Maven Screen Media
- Formerly: Maven Pictures
- Industry: Motion picture
- Founded: May 2011
- Founder: Trudie Styler Celine Rattray
- Headquarters: New York, United States
- Services: Film production
- Website: www.mavenscreenmedia.com

= Maven Screen Media =

Maven Screen Media is an American film production company founded by Trudie Styler and Celine Rattray as Maven Pictures in 2011. It is based in New York City.

==Collaborations and deals==
In February 2016, it was announced that Freckle Films has linked a first look overhead deal with Maven Pictures. Maven will provide development funds and cover overhead costs to acquire IP for Freckle and Maven to jointly produce. In July 2020, it was announced that Maven Pictures had been renamed Maven Screen Media.

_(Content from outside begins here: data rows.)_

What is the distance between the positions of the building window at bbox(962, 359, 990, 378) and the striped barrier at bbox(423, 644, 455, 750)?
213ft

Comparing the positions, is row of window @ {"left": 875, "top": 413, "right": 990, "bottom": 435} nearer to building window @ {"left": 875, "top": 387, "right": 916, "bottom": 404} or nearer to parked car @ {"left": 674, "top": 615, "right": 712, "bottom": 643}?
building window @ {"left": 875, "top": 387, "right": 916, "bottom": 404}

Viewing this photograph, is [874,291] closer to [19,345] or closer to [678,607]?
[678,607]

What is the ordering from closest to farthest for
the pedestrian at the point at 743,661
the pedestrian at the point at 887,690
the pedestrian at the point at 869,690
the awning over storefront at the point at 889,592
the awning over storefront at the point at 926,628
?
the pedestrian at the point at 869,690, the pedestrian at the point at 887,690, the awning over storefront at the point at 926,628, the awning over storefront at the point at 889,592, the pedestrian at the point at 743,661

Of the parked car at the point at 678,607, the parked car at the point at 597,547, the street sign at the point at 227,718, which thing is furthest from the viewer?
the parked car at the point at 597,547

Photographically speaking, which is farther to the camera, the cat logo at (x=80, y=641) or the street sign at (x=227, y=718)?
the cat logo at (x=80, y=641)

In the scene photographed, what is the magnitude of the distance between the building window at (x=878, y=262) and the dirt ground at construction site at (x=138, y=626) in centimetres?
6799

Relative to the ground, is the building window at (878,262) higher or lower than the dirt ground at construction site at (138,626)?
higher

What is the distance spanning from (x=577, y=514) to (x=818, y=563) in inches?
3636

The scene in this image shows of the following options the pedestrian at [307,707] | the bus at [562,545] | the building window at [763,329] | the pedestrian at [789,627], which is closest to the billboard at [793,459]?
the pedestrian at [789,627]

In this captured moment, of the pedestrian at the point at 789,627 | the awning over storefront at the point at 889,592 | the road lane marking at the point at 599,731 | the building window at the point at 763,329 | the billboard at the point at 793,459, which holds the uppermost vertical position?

In August 2020, the company received an investment from the UK Creative Content EIS Fund, as it looks to focus more on UK film, television and digital projects.

==Filmography==
- Girl Most Likely (2012)
- Filth (2013)
- Black Nativity (2013)
- 10,000 Saints (2015)
- American Honey (2016)
- Novitiate (2017)
- Freak Show (2017)
- Kings (2017)
- Wildling (2018)
- Boarding School (2018)
- Human Capital (2019)
- Driveways (2019)
- A Mouthful of Air (2021)
- Silent Night (2021)
- With/In (2021)
- Infinite Storm (2022)
- Golda (2022)
- Unicorns (2023)
- Up Against It (2026)

==Upcoming projects==
Maven is in development of Courting Danger starring Olivia Cooke as Alice Marble, and Secret Life of Dr. James Miranda Barry starring Rachel Weisz as James Miranda Barry. Maven and Freckle Films have optioned The Magician’s Lie by Greer Macallister and Life and Other Near-Death Experiences by Camille Pagan.